Real estate in the Hamptons is appreciating from 15% to 50% each year. A waterfront acre can sell for up to $110,000. Since summer-rental prices usually are set at 10% to 12% of the value of the property, there has been a corresponding rise in those costs. One broker says rents have increased 50% to 100% in five years. Few houses are available at less than $2,500, and $4,000 rentals are average. The last bargain anyone remembers in the Hamptons was offered a couple of years ago when Magda Gabor put her mansion up for rent. An extraordinary house that started out as a trailer parked on an oceanfront lot, it has elevators, a theater, a sauna and gym and underwater music in the pool. Magda was asking $20,000 rent for the season, but she was willing to settle for $15,000—if the tenant allowed her to continue to live upstairs.

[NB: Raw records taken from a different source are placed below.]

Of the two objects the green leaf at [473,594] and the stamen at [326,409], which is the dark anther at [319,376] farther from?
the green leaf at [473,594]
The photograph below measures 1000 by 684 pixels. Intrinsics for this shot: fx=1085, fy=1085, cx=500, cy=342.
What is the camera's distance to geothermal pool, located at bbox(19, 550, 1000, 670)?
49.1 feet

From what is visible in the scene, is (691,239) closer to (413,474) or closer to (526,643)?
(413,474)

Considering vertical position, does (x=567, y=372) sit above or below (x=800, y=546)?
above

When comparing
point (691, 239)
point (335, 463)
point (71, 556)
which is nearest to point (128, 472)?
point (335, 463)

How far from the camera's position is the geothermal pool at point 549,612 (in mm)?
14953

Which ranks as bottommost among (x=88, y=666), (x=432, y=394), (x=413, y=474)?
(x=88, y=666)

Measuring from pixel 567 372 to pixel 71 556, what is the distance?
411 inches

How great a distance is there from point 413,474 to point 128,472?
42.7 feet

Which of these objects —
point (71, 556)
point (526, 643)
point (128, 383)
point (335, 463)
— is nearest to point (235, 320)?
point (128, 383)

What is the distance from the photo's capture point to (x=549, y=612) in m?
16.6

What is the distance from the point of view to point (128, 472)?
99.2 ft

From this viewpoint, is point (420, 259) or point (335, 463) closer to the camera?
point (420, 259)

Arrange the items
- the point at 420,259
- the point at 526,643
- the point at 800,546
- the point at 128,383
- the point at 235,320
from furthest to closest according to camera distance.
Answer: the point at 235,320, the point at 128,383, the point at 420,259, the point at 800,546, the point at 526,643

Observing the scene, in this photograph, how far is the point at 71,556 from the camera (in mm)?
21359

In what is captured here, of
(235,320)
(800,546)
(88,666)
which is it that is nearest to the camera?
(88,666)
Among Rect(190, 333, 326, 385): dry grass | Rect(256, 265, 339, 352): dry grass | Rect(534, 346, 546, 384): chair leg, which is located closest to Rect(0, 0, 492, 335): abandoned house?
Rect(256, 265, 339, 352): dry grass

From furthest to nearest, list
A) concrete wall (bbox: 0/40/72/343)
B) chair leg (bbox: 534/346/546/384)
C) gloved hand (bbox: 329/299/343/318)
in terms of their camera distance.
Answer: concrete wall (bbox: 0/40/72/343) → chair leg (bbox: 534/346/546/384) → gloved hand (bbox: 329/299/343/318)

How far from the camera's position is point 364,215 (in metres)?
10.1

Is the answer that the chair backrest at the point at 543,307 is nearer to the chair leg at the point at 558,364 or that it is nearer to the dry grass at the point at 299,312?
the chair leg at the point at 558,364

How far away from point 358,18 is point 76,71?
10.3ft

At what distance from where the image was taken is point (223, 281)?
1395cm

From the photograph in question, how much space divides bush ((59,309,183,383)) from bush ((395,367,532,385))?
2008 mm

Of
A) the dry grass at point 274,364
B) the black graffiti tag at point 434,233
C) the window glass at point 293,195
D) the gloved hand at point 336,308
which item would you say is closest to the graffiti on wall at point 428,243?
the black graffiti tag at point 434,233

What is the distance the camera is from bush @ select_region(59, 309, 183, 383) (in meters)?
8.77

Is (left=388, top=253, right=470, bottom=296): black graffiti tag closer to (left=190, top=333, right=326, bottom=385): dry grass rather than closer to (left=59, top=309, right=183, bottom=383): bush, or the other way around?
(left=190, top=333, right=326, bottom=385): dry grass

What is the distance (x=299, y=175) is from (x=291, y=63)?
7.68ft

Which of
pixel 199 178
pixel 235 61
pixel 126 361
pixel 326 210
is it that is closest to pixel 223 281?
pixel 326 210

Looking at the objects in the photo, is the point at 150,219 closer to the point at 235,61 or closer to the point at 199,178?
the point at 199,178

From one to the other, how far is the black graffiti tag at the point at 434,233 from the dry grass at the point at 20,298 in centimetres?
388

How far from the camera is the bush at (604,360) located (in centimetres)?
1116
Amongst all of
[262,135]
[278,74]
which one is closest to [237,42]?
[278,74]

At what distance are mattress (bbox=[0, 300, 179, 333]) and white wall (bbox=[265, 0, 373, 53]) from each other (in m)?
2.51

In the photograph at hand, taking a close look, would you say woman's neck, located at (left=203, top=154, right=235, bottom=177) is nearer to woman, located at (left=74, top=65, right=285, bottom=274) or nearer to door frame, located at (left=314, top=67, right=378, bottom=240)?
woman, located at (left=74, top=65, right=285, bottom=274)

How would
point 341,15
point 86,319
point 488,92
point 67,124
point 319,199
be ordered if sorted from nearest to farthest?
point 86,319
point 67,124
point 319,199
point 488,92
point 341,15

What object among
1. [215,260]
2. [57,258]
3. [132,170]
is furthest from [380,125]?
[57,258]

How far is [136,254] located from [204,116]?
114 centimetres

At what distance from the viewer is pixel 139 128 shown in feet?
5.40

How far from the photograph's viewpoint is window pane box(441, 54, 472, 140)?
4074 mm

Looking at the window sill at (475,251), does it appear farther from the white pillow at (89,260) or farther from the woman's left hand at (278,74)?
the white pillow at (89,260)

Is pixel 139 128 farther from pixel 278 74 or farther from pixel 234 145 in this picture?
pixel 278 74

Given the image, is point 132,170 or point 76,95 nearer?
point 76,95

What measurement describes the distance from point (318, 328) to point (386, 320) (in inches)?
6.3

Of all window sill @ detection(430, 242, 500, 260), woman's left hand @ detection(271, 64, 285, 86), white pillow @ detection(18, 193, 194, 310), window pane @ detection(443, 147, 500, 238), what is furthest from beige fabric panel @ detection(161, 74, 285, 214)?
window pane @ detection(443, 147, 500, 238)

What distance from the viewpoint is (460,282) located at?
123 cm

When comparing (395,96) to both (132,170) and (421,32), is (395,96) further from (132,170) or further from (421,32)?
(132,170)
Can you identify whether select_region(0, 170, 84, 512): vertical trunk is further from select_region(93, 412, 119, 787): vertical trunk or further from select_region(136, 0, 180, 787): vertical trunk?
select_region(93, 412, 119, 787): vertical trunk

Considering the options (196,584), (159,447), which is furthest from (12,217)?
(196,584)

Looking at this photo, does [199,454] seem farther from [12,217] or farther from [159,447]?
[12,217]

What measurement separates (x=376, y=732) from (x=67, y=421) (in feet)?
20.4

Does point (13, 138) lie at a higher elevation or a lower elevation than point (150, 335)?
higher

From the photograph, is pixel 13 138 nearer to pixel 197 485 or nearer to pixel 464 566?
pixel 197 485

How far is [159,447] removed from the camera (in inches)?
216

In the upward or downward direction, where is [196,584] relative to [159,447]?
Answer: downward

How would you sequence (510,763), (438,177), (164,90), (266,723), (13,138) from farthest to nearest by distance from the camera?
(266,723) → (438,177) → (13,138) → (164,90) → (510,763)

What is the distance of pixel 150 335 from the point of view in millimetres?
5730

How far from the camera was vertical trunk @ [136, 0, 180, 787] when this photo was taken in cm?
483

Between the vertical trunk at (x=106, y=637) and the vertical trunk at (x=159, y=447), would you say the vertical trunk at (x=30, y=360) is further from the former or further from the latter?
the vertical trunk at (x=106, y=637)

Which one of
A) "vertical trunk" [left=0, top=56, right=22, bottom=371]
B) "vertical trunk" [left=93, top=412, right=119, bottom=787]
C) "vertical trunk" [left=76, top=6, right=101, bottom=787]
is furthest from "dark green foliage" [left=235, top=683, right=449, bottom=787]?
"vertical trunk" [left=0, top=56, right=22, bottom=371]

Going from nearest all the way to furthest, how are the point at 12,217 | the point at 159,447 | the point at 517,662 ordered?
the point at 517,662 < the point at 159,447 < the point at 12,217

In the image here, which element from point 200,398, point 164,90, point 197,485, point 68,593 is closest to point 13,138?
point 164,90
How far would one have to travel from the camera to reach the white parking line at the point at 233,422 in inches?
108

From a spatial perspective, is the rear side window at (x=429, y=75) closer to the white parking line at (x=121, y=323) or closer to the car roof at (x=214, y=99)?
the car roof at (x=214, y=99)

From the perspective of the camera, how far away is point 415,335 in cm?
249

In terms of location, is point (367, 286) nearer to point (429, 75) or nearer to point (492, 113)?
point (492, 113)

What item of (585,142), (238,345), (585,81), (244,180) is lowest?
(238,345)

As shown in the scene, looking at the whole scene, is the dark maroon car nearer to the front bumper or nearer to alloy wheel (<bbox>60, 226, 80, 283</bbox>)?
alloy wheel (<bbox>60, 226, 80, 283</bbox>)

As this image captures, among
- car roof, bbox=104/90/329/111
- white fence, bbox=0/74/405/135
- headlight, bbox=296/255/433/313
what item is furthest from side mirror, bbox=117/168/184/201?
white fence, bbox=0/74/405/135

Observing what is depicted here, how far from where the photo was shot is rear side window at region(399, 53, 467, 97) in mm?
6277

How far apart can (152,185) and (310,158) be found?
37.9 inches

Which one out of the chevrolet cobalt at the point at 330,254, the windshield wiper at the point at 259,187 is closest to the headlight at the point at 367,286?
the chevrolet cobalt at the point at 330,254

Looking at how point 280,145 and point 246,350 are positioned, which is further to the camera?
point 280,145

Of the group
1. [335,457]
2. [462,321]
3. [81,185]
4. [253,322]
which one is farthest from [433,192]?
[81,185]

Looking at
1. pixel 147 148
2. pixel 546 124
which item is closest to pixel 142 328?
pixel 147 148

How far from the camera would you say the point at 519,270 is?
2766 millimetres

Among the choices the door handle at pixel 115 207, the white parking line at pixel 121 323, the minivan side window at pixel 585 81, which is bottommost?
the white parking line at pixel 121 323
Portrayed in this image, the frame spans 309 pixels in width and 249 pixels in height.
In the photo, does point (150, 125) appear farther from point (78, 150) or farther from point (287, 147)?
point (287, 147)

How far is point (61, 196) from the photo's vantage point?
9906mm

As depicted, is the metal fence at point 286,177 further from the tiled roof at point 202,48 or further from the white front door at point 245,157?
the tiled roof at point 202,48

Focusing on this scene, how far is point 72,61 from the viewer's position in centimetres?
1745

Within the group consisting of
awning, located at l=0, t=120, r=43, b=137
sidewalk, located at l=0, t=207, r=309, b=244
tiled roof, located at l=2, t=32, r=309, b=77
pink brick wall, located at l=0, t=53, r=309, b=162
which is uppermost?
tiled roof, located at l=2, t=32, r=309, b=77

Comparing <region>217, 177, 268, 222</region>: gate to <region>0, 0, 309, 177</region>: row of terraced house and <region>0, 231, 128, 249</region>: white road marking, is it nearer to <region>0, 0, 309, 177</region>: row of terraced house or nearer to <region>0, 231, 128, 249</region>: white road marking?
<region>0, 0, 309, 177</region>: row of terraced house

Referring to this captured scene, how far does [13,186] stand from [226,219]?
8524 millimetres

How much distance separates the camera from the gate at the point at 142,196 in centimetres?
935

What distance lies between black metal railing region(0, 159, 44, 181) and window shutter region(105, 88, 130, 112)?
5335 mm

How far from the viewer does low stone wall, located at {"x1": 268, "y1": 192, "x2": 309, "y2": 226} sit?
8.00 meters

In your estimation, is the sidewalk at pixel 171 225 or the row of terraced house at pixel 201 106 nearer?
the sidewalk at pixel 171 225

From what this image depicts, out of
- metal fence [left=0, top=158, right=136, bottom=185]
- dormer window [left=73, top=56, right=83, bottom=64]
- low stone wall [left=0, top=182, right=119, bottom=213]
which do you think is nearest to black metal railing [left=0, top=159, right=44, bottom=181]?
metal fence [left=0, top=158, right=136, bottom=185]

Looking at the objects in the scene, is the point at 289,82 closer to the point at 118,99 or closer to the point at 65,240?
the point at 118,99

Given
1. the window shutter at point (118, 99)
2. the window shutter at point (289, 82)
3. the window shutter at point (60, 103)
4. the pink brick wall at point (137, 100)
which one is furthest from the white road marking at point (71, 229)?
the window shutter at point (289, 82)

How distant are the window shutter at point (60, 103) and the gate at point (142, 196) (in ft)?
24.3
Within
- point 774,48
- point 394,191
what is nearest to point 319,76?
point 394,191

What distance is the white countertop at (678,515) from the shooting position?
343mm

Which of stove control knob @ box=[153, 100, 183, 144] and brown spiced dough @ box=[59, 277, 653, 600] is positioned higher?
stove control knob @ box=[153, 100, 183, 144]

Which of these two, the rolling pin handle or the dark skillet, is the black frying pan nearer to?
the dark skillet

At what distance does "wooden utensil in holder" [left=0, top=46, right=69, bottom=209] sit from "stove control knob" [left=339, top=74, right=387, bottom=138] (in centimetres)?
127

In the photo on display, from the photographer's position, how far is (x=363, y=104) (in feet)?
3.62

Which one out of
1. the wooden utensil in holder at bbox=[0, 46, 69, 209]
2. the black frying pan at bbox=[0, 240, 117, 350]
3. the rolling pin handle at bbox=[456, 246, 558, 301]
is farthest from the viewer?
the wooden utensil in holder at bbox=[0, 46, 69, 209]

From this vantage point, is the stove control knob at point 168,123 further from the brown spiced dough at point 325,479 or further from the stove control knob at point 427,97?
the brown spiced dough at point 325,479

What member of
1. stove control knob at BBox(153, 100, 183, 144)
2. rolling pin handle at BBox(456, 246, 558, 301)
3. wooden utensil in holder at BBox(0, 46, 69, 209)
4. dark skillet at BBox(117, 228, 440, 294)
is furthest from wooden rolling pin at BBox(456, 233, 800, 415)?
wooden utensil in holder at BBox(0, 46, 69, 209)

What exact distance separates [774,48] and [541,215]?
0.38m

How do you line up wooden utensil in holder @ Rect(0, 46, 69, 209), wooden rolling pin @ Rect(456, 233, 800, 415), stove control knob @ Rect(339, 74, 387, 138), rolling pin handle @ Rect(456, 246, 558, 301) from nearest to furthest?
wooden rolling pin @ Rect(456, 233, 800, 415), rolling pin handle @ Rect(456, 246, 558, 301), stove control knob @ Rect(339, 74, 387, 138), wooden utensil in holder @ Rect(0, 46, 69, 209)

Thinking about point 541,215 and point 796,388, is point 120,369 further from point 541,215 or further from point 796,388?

But inflated prices are not discouraging New Yorkers, who have been flooding the real-estate offices that edge the Montauk Highway as it winds among the Hamptons. Through the glass walls of his office in Westhampton, Realtor Herb Bellringer looks down on a crowded parking lot. "You learn to size them up fairly quickly," he says, "the guys who come out here trying to impress you with rented Cadillacs and blondes, the doctors who show up in jeeps because they figure the MD license plates on their sedans would ruin their chances to wheel and deal and the close-cropped, buttoned-down young executives who are going to put on wigs, beads and shades and turn into summer swingers their first weekend out."